Diferenciar o saudosismo da nostalgia se torna algo bastante importante para que se possa prosseguir de maneira saudável. Ao tratar do saudosismo nos recordamos com sentimentos nobres daquilo que se passou, já quando se pensa em nostalgia as lamentações e murmúrios subsidiam a negação em prol das atualizações. Andar no carrinho de rolimã, soltar pipa, brincar pelas ruas da cidade realmente ofertava muito prazer e satisfação, entretanto precisamos nos conscientizar de que assistir um seriado em qualquer streaming, jogar vídeo game de última geração, ou gastar tempo nas atividades de um smartfone também podem ser extremamente interessantes, pedagógicos e educativos.

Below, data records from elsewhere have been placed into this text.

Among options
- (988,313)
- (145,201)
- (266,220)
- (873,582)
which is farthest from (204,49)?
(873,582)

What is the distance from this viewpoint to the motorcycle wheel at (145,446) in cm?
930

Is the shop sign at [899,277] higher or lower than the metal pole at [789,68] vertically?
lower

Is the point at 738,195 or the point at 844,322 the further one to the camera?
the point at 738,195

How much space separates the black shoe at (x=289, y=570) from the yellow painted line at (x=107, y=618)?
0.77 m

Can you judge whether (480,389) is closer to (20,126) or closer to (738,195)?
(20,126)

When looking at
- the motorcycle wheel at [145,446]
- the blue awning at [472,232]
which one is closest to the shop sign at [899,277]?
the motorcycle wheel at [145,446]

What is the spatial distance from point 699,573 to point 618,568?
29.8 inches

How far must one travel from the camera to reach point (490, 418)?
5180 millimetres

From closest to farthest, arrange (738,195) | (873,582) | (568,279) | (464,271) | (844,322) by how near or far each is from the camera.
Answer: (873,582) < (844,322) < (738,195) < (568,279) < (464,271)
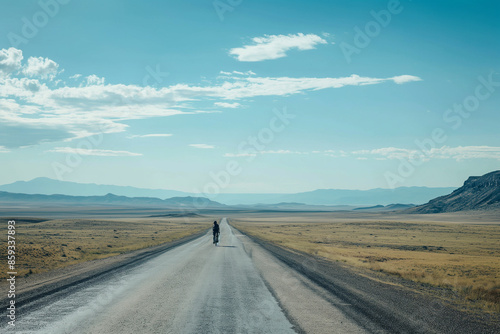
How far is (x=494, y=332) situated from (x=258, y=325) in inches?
217

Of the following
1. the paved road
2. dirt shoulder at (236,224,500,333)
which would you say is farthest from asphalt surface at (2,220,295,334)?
dirt shoulder at (236,224,500,333)

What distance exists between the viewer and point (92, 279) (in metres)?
15.3

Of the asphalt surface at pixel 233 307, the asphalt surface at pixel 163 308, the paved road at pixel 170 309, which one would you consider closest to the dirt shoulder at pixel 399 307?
the asphalt surface at pixel 233 307

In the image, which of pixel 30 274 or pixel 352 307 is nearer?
pixel 352 307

Desta forma vale ressaltar o que já apontou grandes pensadores, como exemplo Chico Xavier quando citou que “quando morre um capim, nasce outro” e até mesmo enfatizar a velha máxima: é mais importante focar no desenvolvimento que no próprio destino, ou seja, desenvolver, transformar, progredir torna-se natural e prioritário. Contudo as contribuições científicas, religiosas, mitológicas, entre outras, contribuem no sentido de perceber que não tem como crescer aquilo que já está crescido e que deve-se buscar conquistar o novo e não aquilo que já nos pertence. Como já diria Albert Einstein quando estiver dentro de uma sala e que você se considere o mais inteligente, saia dela, caso contrário permanecerá estagnado, sem possibilidades de evolução, portanto Sente e Reflita.